The cabin is configured for two occupants and features simplified controls. Toyota has indicated that the steering interface can be adapted for hand-control operation, enabling use by drivers with certain physical disabilities without modification. The vehicle also incorporates smartphone integration for access and system functions.

== Technical concept ==
The FT-Me is powered by an electric drivetrain. Toyota has not released detailed technical specifications, including motor output or battery capacity.The concept includes a roof-mounted solar panel designed to supplement the vehicle's energy supply. Under favourable conditions, Toyota estimates this could add approximately 20–30 kilometres of daily driving range.

The vehicle has been designed to use a high proportion of recycled materials. Toyota states this approach is intended to reduce the vehicle's overall environmental footprint compared to larger electric vehicles.
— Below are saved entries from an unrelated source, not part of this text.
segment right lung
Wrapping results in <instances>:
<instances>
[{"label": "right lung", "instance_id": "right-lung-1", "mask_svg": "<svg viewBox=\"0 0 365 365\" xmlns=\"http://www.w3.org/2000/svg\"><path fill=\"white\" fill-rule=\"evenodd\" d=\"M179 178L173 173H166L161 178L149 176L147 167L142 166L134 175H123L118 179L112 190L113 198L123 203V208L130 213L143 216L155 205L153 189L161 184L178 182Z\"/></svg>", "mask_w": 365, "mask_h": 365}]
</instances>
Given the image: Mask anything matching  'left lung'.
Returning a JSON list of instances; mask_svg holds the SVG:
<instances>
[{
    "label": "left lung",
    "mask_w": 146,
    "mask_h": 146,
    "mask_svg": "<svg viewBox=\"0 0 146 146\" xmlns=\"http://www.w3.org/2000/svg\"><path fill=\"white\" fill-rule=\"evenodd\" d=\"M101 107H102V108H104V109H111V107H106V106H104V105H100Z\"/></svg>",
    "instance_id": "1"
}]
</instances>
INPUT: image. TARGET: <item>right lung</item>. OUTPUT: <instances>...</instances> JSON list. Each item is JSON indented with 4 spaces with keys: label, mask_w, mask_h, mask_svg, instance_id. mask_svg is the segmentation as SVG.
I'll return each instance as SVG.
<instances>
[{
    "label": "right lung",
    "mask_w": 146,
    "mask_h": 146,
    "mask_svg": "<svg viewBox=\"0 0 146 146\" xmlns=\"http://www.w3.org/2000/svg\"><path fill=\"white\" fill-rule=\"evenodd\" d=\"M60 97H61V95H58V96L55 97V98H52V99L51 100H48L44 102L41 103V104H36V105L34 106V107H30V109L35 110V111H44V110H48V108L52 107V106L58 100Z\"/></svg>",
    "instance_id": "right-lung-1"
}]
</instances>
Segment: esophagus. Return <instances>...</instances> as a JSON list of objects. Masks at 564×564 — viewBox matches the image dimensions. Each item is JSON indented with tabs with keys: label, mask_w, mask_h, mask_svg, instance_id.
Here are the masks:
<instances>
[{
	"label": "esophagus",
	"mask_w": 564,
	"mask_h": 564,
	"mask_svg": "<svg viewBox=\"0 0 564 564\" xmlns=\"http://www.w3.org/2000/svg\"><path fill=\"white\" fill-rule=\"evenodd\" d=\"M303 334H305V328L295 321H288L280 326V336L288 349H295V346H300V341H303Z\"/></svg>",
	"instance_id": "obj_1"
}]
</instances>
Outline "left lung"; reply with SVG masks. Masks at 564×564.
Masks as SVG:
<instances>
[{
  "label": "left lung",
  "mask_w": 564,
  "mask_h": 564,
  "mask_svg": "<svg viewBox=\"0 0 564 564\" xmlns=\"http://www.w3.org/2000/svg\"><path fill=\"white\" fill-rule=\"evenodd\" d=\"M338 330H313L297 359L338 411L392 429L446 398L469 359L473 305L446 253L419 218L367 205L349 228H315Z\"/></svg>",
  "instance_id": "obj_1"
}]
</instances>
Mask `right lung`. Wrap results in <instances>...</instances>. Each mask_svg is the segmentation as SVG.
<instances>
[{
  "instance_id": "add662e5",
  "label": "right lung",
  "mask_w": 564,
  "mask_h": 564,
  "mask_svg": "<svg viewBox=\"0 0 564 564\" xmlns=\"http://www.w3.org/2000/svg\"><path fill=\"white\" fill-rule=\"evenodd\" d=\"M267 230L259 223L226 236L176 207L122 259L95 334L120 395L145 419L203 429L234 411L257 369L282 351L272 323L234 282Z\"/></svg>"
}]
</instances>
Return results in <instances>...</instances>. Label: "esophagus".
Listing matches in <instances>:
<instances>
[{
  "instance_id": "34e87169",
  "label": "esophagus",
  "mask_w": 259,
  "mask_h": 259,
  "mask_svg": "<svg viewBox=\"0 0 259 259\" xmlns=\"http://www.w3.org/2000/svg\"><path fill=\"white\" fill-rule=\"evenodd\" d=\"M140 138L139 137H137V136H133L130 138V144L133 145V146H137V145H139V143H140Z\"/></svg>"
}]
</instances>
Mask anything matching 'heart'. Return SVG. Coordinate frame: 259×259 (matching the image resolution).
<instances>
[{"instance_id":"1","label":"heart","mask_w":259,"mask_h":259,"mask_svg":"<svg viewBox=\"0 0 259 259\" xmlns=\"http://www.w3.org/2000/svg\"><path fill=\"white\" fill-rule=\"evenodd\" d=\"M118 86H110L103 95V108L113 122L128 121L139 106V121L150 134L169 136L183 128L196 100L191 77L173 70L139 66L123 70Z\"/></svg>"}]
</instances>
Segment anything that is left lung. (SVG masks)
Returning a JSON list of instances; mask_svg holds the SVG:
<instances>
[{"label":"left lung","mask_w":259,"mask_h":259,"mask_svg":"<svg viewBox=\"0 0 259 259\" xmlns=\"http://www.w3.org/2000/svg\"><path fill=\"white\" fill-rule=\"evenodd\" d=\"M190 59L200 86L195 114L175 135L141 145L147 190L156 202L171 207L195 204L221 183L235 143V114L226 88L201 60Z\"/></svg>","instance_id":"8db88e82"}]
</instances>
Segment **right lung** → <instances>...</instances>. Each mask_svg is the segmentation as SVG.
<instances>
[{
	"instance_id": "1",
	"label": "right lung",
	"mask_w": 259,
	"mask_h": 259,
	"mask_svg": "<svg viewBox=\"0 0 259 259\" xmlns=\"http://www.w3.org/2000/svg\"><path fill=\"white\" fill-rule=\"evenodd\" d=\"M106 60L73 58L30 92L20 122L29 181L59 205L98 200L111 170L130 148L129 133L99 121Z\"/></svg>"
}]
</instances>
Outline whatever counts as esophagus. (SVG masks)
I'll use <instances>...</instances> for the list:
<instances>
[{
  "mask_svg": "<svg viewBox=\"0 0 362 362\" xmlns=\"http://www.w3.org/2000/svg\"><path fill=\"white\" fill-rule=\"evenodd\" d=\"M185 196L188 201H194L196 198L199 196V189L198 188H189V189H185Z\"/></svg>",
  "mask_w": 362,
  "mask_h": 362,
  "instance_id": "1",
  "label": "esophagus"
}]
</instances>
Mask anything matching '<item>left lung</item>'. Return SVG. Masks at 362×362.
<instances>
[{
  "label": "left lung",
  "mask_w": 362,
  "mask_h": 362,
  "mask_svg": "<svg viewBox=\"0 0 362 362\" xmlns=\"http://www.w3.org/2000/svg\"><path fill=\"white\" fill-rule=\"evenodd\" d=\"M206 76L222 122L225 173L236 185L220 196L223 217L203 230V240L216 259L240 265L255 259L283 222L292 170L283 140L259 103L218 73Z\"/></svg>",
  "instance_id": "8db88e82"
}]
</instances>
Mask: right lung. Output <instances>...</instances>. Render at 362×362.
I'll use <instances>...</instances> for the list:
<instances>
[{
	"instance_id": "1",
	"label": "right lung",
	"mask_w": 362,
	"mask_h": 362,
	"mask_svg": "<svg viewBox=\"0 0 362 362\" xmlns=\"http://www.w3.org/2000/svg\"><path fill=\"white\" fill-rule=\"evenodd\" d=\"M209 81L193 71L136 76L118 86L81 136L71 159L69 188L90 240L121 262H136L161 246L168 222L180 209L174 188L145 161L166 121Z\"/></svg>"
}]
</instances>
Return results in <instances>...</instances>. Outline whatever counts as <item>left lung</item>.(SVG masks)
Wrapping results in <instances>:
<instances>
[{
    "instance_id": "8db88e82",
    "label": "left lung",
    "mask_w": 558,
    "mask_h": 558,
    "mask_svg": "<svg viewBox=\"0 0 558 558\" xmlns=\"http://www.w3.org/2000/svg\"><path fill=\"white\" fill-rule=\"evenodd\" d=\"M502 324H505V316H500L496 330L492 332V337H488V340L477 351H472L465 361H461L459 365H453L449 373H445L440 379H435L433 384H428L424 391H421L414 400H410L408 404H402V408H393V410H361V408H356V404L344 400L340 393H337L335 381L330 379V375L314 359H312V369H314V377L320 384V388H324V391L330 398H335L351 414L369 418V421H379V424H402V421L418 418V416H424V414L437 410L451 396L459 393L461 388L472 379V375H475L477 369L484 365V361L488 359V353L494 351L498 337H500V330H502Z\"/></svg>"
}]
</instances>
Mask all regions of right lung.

== Classification and intended use ==
Toyota has indicated that the FT-Me is designed to meet European quadricycle regulations. In some European countries, vehicles in this category may be driven by individuals as young as 14 with appropriate licensing, depending on national regulations. The FT-Me is intended primarily for short-range urban travel.

== Development status ==
As of 2026, the FT-Me remains a concept vehicle and Toyota has not confirmed production plans. Reports indicate that feasibility studies have been conducted in the United Kingdom with government funding support to assess potential limited production, including evaluation of materials and manufacturing processes.

== Reception ==
The FT-Me has been noted in automotive media as part of a growing segment of micro electric vehicles designed for urban environments. Comparisons have been made to other quadricycle-class vehicles, including the Citroën Ami and similar low-speed urban EVs.